Find the line that contains "Could you say". Repeat that line and all lines following it, exactly, through the end of the listing below.

##### Records for this task #####

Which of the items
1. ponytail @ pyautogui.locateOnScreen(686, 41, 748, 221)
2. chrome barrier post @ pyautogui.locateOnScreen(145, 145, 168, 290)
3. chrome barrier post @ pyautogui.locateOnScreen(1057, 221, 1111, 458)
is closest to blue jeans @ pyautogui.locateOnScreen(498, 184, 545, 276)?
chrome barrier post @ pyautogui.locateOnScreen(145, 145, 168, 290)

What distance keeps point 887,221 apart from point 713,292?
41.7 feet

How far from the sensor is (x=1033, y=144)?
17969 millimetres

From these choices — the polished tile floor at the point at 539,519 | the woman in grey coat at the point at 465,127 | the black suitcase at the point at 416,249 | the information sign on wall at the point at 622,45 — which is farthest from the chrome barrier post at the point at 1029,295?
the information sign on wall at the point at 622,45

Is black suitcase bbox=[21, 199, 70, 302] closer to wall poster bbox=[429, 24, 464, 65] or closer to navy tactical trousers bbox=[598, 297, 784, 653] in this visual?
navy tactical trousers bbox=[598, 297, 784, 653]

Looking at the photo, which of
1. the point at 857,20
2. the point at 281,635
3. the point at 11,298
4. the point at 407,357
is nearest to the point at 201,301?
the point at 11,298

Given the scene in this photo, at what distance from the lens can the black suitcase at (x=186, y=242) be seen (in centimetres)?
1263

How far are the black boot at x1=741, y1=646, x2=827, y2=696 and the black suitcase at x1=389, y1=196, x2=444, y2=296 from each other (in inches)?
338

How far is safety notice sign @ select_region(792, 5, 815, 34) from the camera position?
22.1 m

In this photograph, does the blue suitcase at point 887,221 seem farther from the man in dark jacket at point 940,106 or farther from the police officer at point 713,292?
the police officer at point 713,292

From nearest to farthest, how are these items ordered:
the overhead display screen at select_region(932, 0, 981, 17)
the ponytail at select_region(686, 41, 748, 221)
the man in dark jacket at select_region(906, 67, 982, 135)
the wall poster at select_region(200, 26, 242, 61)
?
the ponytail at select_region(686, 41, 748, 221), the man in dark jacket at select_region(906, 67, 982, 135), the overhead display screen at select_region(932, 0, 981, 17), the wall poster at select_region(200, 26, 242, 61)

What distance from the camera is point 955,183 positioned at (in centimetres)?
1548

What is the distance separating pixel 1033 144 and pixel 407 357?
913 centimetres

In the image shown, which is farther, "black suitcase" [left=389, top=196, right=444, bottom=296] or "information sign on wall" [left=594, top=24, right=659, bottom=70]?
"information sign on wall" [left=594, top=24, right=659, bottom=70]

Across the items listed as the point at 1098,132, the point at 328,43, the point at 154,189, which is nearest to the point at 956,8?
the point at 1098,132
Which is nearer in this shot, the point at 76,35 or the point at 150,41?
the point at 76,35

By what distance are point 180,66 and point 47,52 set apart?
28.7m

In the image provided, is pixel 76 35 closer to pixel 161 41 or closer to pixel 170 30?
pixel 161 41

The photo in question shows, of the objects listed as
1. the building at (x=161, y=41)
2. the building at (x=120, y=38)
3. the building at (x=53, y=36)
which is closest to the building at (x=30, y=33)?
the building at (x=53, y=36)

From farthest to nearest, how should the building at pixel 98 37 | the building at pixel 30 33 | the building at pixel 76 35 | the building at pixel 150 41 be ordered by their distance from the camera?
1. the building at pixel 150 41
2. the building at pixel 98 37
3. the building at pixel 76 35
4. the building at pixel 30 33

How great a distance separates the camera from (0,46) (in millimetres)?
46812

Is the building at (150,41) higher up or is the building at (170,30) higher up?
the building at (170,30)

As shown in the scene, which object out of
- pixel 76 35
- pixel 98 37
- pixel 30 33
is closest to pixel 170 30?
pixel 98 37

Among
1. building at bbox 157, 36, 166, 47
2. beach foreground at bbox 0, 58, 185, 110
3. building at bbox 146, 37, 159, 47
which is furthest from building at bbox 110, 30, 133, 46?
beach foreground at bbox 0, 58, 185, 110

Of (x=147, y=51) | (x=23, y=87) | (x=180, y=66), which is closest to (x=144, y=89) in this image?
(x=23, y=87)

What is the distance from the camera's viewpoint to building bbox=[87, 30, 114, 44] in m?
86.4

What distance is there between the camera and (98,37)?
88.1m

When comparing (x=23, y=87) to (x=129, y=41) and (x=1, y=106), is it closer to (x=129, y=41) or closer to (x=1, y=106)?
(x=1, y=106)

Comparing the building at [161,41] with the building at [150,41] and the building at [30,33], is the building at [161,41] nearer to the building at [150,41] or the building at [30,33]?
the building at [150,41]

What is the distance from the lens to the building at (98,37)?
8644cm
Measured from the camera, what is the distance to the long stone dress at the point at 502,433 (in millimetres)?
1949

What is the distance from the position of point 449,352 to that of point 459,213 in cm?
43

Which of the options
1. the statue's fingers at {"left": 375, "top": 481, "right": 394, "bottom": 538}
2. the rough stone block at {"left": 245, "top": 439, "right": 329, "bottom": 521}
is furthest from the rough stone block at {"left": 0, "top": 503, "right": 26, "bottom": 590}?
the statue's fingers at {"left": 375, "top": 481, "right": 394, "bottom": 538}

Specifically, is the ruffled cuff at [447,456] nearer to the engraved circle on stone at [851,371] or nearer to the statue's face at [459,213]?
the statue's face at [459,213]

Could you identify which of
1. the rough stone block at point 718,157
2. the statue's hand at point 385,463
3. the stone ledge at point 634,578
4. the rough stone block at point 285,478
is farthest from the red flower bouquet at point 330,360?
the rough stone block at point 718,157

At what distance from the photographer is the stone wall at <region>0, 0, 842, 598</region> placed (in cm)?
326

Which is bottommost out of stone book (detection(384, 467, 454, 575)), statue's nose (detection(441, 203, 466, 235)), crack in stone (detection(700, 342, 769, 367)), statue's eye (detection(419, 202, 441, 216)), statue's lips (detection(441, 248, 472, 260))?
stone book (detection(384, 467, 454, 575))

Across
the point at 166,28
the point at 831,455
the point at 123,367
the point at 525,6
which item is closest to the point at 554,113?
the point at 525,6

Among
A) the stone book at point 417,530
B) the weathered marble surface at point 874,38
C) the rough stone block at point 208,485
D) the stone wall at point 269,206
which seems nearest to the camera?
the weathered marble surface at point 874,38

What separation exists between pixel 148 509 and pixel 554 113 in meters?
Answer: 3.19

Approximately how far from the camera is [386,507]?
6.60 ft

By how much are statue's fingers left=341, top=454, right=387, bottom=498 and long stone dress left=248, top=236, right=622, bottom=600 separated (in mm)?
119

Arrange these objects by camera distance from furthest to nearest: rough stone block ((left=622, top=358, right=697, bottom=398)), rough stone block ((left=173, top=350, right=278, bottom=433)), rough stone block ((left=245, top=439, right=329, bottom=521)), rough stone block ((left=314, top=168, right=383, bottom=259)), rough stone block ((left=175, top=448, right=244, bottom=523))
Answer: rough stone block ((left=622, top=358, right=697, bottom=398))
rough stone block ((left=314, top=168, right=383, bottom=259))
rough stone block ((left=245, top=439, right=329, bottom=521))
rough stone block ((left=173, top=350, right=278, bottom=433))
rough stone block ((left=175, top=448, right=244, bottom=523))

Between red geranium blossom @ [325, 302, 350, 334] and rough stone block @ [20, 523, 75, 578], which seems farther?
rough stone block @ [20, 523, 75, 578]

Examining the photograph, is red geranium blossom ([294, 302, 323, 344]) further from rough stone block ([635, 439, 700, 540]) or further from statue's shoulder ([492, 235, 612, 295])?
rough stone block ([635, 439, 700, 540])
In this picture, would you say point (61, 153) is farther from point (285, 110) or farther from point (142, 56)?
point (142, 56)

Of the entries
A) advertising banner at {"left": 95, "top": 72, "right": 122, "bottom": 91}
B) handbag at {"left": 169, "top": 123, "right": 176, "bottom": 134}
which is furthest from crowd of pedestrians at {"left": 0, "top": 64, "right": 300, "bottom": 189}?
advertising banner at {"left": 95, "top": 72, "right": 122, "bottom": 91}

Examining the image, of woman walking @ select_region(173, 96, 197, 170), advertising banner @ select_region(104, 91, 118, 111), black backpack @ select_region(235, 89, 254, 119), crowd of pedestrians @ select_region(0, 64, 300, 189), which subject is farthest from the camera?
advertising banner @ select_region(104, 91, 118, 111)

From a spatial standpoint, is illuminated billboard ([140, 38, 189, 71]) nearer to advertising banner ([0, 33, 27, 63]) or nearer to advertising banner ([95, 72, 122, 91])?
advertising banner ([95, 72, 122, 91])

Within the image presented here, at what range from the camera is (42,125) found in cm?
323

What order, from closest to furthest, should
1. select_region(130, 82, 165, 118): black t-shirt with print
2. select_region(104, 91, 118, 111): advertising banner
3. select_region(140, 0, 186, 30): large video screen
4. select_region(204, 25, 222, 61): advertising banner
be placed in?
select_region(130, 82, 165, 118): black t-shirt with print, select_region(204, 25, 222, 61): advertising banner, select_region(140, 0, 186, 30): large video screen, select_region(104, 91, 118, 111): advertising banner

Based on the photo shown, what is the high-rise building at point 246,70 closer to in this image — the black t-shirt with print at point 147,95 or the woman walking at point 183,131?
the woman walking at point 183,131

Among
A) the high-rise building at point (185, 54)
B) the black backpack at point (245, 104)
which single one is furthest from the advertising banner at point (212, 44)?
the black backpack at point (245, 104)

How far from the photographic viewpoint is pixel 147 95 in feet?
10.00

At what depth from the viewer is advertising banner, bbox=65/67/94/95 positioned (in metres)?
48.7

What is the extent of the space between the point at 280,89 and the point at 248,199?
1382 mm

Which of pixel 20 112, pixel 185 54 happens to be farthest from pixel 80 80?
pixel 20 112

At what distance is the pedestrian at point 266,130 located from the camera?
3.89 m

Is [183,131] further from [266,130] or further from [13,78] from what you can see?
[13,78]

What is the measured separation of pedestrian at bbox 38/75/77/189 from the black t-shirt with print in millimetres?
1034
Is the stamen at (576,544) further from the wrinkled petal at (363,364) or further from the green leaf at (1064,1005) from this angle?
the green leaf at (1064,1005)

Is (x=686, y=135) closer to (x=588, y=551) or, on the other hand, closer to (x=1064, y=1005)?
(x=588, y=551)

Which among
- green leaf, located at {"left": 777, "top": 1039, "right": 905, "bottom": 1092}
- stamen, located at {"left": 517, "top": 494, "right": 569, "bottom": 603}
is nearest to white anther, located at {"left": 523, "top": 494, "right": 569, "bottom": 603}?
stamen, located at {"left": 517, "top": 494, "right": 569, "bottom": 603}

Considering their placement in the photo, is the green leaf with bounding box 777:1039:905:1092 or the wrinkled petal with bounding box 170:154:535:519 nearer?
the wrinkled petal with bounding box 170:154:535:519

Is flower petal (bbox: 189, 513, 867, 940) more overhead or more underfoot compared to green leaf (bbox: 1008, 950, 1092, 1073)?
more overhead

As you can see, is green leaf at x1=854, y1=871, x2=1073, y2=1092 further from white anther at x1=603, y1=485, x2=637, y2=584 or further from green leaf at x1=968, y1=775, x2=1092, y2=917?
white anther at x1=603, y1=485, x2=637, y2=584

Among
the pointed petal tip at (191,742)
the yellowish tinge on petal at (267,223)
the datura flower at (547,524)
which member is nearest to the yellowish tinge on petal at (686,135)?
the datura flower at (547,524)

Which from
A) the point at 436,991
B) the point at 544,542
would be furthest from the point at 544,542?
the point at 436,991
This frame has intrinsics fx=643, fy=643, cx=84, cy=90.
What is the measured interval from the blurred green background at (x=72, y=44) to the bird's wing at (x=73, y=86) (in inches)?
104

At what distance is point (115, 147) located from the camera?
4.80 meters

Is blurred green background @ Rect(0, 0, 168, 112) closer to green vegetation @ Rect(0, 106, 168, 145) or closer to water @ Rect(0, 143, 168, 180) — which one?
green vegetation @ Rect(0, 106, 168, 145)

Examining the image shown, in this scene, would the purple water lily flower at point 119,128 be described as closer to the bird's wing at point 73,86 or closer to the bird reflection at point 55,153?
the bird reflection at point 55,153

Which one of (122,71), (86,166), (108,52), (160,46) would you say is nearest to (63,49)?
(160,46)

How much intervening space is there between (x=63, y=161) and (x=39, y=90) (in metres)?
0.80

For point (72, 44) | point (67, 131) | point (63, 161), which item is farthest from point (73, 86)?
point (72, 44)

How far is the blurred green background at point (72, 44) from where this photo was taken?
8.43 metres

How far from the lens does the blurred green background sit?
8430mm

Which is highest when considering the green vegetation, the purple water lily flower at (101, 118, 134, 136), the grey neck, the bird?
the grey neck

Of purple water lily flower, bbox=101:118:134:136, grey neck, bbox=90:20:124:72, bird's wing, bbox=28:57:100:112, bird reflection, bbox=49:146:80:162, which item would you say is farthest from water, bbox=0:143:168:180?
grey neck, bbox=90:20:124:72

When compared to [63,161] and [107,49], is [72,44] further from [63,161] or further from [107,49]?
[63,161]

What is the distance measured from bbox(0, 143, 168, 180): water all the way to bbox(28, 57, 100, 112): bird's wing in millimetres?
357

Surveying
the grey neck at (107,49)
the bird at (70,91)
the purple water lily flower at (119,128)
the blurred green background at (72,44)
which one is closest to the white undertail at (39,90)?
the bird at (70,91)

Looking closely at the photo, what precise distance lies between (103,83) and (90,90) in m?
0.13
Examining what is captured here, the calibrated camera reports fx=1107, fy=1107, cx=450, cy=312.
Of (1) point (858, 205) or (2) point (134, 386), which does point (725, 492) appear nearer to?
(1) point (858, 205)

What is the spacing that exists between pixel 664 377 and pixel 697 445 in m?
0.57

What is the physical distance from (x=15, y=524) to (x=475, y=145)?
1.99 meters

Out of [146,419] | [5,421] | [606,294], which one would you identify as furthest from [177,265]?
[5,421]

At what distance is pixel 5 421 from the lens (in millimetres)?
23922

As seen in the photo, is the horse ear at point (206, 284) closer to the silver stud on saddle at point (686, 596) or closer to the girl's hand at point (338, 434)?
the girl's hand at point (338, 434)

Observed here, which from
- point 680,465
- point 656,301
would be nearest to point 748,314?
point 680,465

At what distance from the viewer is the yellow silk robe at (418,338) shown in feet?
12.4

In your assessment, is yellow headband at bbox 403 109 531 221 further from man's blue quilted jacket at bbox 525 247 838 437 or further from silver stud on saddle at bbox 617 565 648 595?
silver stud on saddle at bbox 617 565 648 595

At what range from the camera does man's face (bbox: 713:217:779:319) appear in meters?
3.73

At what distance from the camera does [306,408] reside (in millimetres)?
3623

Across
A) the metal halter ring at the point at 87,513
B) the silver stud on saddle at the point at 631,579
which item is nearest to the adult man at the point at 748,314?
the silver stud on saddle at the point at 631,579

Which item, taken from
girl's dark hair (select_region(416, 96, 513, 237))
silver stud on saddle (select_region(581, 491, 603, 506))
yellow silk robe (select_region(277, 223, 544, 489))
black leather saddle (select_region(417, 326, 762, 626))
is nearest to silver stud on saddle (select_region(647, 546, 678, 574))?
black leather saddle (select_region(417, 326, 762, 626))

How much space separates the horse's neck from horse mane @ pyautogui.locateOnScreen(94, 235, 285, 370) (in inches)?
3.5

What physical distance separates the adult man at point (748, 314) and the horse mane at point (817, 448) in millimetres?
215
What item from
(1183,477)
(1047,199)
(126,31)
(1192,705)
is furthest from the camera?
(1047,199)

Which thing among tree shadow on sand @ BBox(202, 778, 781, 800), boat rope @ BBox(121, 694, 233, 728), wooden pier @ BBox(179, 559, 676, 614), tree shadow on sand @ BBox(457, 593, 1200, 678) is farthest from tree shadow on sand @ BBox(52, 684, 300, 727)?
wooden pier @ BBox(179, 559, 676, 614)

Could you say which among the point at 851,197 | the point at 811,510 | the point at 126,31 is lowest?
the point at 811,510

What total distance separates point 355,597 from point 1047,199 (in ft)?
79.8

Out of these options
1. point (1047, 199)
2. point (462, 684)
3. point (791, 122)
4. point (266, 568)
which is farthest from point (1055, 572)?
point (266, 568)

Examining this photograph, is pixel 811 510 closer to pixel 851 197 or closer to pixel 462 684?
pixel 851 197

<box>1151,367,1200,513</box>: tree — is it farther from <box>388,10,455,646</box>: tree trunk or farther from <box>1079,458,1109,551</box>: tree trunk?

#####

#### [Finished exercise]
Could you say which among the point at 851,197 | the point at 811,510 | the point at 126,31 is lowest?
the point at 811,510

What total distance separates point 355,597 from point 1047,199 (in ft)?
79.8

Out of these options
1. point (1047, 199)
2. point (462, 684)
3. point (791, 122)
4. point (266, 568)
which is farthest from point (1055, 572)?
point (266, 568)

Examining this photograph, is pixel 811 510 closer to pixel 851 197 or closer to pixel 462 684?
pixel 851 197

<box>1151,367,1200,513</box>: tree — is it farther from <box>388,10,455,646</box>: tree trunk or farther from <box>1079,458,1109,551</box>: tree trunk?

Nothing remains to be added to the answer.